所给节选:

^^^^^^^^^^^^^^^^

2016年,姥姥被确诊为阿尔茨海默症。
确诊之前,全家人一直认为,姥姥出门买菜忘锁门、上完厕所不冲水、炒菜烧糊锅……都是因为“年纪大了,记不住事儿,正常”。
直到一次姥姥走丢,全家人苦苦寻找:超市、广场、公园……每一个可能的地方都未放过,5小时后,才在回老家村子的路上找到了她。
去医院检查后确诊,已是中重度。
阿/尔/茨/海/默/症
国际医学期刊《柳叶刀·公共卫生》数据显示:中国患阿尔茨海默症的病人约983万。
像姥姥这种确诊为中重度的情况占比达67%,已错过了早期最佳干预阶段。
阿尔茨海默症,属于神经系统退行性疾病,早期多表现为经常忘事儿、对数字没概念、记不住家的位置等记忆障碍、认知障碍……
当家里老人出现这些征兆时,一定要及早去医院检查。
早确诊,早干预,早治疗,对于延缓疾病的恶化非常重要。
姥姥确诊之后,身体还算康健的姥爷,承担起照顾之责,每天两人形影不离。
患病的时间越久,姥姥被夺走的不只是记忆和认知,她的精神世界也开始逐渐荒芜,那些年轻时的爱好,比如画画、听曲儿都放下了,但空闲会让她情绪焦躁。
她开始喜欢外出,喜欢这种重复的、单一的“在路上”的感觉。
而这点,也是逼疯无数阿尔茨海默症患者家庭的首要原因:无论天气如何,无论白天还是半夜,只要他们清醒着,就自己出去,经常走失。

^^^^^^^^^^^^^^^^

所给资料:

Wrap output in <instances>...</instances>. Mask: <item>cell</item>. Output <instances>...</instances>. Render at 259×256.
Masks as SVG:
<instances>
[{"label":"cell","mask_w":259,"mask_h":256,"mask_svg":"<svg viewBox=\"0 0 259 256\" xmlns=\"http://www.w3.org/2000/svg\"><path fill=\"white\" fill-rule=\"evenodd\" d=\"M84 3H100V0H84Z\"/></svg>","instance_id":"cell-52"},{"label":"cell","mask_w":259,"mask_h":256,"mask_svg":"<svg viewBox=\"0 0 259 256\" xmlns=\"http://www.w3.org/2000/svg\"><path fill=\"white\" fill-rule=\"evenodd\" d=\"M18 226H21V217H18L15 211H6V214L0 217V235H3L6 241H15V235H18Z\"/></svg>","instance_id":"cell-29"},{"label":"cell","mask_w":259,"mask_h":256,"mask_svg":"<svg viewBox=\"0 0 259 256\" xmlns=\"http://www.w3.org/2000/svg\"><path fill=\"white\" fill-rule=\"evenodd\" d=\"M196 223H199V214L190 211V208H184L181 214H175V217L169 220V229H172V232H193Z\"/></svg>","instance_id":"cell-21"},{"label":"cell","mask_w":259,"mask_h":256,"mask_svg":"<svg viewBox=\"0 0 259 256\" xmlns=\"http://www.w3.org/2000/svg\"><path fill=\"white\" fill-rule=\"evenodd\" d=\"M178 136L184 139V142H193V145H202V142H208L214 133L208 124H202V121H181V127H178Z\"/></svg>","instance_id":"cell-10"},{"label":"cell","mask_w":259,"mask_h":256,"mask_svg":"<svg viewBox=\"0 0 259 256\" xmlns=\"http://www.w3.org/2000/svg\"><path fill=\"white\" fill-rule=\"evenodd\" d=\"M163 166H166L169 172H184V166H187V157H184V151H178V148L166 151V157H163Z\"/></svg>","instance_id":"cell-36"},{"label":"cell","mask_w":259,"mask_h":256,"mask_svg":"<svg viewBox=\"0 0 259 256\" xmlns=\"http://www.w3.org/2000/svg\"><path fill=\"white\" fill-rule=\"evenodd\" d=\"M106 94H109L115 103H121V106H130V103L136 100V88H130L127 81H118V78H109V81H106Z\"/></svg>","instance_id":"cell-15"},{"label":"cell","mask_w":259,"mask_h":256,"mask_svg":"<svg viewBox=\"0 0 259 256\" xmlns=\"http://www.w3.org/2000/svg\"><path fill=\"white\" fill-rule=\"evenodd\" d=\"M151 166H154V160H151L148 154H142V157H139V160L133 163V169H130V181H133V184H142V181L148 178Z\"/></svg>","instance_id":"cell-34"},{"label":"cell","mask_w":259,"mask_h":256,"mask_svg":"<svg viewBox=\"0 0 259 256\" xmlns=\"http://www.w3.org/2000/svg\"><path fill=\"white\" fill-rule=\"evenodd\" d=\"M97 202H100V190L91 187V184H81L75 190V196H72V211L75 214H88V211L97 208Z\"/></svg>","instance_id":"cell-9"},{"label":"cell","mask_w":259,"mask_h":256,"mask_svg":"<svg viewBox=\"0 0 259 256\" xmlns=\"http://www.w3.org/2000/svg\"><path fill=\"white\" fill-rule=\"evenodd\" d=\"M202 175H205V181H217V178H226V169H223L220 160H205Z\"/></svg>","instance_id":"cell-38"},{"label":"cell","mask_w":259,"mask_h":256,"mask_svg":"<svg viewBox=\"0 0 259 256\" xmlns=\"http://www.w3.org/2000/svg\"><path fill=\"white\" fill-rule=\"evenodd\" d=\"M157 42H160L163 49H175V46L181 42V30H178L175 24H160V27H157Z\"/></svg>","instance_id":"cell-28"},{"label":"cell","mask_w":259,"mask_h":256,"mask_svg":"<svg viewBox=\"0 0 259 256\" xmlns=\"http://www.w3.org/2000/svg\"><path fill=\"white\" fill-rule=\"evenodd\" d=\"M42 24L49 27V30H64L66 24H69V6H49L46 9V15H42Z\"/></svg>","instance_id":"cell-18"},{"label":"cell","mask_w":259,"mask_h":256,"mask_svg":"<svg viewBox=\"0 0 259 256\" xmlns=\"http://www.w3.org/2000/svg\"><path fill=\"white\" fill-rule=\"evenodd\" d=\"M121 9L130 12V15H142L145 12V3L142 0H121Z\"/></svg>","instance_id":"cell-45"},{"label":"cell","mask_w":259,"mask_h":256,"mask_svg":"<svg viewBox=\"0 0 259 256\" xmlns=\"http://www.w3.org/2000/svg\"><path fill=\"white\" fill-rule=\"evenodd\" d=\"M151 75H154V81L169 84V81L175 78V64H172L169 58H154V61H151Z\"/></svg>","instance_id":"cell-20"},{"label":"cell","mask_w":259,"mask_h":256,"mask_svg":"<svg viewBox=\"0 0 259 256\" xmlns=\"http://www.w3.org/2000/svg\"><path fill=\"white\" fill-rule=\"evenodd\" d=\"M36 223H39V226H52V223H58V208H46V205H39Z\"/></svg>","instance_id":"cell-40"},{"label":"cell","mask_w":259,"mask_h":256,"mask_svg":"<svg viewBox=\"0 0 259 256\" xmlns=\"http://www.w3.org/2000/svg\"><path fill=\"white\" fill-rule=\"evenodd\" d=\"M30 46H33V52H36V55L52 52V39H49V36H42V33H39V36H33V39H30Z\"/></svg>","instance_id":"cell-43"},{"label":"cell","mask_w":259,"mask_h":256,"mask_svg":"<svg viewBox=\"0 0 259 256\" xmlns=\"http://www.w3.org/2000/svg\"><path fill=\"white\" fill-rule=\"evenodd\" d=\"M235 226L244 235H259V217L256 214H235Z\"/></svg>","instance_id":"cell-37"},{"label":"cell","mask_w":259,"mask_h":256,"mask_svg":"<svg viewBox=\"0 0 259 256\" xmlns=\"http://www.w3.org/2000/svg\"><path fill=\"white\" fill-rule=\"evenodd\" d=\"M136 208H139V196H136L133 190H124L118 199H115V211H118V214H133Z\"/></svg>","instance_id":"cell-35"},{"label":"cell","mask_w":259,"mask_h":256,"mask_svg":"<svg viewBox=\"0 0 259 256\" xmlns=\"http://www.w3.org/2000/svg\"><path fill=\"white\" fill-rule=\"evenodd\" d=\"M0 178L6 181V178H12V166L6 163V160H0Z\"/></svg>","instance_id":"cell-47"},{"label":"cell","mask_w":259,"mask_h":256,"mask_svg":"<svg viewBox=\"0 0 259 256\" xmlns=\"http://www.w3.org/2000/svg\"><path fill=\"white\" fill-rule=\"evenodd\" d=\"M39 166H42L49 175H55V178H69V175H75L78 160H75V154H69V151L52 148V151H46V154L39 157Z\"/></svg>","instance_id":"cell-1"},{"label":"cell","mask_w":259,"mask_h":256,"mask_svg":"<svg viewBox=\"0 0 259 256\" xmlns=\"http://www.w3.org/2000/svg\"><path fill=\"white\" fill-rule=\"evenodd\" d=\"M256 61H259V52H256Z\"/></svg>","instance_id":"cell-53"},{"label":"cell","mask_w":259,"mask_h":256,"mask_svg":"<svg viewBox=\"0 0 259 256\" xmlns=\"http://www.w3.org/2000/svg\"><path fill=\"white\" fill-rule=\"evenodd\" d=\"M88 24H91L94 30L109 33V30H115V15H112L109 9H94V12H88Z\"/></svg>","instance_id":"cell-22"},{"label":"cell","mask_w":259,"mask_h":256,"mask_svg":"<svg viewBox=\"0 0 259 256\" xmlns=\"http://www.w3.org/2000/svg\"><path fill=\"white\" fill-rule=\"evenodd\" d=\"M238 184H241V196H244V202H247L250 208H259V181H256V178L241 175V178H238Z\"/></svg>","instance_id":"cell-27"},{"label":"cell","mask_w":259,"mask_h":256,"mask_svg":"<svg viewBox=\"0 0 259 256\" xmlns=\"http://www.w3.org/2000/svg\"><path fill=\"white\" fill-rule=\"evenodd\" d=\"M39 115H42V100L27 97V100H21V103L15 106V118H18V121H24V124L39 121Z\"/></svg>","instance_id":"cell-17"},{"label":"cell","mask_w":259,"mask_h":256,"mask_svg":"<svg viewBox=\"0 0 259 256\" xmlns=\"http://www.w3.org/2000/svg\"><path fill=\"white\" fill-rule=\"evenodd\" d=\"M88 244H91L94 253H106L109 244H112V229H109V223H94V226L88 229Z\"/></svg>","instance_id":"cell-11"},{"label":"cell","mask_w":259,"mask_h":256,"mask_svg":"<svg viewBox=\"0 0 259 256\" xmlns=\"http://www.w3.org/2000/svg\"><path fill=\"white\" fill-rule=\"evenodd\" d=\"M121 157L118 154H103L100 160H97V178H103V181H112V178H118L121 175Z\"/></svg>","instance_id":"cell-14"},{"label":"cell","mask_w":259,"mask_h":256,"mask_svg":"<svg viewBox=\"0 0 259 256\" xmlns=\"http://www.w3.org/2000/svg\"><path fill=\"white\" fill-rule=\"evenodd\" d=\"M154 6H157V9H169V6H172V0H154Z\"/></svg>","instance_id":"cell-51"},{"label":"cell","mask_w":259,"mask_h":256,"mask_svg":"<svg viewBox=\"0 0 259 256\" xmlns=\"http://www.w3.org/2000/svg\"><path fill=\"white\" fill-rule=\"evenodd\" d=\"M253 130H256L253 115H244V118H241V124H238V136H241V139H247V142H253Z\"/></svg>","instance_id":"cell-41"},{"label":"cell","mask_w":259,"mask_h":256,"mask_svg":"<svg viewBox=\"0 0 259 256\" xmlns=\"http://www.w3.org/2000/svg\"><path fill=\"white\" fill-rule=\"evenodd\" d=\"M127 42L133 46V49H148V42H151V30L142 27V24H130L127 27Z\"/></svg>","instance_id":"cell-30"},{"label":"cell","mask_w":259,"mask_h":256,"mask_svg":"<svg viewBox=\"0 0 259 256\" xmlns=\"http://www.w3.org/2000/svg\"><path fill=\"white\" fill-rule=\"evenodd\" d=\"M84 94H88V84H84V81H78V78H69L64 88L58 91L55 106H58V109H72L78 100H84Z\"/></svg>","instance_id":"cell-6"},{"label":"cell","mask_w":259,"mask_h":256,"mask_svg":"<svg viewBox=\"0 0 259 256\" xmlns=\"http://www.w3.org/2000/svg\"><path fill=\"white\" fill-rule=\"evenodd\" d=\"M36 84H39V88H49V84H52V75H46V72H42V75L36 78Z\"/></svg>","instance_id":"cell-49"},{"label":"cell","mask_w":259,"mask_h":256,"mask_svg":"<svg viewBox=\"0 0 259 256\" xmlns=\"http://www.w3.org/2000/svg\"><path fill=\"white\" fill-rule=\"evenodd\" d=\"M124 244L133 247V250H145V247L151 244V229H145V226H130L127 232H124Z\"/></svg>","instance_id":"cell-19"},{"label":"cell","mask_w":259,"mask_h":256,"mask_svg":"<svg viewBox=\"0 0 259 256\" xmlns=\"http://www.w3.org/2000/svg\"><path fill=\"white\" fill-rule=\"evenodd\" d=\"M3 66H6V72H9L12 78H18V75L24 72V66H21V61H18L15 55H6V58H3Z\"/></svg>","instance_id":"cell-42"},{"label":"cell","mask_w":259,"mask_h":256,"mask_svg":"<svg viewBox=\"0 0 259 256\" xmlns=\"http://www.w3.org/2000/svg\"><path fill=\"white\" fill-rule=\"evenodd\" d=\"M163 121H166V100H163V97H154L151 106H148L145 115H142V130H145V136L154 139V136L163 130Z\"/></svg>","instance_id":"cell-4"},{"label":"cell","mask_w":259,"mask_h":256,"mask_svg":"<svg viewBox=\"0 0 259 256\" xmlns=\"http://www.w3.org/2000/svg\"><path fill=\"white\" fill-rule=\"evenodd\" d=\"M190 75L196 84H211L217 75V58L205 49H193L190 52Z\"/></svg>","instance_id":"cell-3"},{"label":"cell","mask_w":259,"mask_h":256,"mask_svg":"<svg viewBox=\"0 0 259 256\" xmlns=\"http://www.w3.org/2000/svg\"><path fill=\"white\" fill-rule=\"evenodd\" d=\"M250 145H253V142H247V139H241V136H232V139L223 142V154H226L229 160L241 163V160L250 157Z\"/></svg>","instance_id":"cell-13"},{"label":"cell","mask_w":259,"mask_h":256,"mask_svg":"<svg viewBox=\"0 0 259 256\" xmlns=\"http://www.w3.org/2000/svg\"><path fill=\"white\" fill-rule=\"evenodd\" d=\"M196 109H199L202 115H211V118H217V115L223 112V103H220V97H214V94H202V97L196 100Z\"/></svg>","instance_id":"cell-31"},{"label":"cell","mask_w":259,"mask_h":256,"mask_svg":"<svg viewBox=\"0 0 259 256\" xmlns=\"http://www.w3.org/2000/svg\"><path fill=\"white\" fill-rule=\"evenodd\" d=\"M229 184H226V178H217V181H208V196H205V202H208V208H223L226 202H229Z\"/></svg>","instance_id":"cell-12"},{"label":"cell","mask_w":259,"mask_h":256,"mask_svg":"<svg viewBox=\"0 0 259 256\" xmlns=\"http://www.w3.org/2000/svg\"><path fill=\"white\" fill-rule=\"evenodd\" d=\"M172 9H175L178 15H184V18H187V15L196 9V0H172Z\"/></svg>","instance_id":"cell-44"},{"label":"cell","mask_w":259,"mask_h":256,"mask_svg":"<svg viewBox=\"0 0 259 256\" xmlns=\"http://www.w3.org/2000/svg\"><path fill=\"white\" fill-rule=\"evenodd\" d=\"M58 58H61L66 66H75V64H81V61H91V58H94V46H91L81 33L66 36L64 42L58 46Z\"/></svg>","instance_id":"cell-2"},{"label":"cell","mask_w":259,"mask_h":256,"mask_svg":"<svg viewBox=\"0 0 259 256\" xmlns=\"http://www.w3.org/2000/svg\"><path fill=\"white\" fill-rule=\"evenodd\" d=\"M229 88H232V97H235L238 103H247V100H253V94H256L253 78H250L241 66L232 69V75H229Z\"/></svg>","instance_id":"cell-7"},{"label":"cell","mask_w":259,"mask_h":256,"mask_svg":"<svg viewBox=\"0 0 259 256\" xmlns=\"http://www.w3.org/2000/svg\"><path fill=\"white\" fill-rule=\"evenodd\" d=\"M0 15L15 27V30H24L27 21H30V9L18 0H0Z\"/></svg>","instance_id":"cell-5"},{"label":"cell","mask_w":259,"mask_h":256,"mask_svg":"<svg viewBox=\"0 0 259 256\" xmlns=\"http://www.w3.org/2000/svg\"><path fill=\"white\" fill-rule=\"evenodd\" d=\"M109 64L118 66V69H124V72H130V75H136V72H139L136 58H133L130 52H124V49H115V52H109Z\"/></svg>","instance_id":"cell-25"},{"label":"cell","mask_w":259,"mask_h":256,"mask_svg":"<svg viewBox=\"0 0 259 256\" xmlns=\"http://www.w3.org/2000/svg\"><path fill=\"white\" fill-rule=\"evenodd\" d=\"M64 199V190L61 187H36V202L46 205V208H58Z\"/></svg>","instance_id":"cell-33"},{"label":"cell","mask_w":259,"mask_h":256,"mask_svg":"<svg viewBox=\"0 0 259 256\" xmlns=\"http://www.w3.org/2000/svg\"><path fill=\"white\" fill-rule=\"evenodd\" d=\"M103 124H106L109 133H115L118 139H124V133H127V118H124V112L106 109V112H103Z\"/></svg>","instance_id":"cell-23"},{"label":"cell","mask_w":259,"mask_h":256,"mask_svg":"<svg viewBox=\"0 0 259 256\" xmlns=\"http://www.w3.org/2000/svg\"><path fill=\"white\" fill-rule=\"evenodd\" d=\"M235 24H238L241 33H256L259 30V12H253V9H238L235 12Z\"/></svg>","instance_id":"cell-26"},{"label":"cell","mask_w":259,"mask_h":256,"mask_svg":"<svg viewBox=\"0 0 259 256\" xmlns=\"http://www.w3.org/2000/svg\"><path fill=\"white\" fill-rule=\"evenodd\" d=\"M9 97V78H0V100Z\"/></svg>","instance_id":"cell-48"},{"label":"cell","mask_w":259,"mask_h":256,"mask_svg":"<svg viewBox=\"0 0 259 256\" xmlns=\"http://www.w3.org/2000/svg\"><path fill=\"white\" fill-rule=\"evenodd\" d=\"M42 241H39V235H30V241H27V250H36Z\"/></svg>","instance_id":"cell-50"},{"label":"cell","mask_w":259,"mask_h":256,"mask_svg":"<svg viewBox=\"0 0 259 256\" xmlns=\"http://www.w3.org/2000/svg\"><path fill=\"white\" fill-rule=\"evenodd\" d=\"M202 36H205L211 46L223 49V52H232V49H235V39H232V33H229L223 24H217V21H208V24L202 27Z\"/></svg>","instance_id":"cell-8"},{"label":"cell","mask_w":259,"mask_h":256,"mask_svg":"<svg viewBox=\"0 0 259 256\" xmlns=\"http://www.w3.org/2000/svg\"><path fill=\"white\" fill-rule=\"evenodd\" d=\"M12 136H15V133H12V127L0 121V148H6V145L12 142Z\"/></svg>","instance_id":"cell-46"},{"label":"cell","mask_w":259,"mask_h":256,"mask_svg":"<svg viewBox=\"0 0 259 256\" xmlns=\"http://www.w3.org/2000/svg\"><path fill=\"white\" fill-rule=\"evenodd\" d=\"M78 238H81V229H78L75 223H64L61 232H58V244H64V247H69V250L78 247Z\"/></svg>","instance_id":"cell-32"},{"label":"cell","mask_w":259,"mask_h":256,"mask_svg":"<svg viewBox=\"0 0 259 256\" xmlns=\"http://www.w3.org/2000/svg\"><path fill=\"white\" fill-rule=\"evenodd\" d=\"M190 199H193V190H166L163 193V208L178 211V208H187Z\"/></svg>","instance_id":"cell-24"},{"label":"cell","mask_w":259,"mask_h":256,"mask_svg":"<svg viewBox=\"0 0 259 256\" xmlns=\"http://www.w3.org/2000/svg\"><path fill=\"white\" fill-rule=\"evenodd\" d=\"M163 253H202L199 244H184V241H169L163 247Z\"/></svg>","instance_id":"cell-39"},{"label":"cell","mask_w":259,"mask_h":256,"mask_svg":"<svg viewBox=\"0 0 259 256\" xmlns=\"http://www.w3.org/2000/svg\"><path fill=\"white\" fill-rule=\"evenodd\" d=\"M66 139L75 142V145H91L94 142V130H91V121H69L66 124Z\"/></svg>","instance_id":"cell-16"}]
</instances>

^^^^^^^^^^^^^^^^

任务要求:
接着关于姥姥患阿尔茨海默症的节选的最后一句往下续写。 这些记录取自别的来源。

练习结果:
无奈,姥爷只能陪着。
两个人经常在天微微发白的清晨,就走出家门;有时候是坐着公交车在县城里穿梭,从起点到终点;但更多时候,是坐着班车到老家村子里,去相熟的亲戚家,坐上十分钟、半个小时,再坐着班车回家。
当我们问姥爷照顾姥姥累不累的时候,他总是一笑置之,说不累,正好他也爱溜达。
其实,他只是不想给儿女添负担。
期间,姥姥也曾趁着姥爷上厕所、睡着或是半夜的时候,走丢过几次。
好在,家里人都找出了经验,顺着回村的路,总能找到她。
印象中,姥姥在家里的地位说一不二,与我们孙子辈的孩子也并不算亲近。
小时候,因为偷拿了一块饼干,被姥姥用鸡毛掸子杆将手背打到红肿。
在确诊之初,家人给她带上定位手表,她很抗拒,讨厌自己“被监视”“被追踪”的感觉,气哄哄地说:我要强了一辈子,临老了,还要被你们当孩子似的管着。因此,定位手表总是在家里的犄角旮旯出现。
慢慢地,她开始失去“反抗”能力,从过去的颐指气使,到低着头默默坐着,不再拽下手表,也不多说一句话。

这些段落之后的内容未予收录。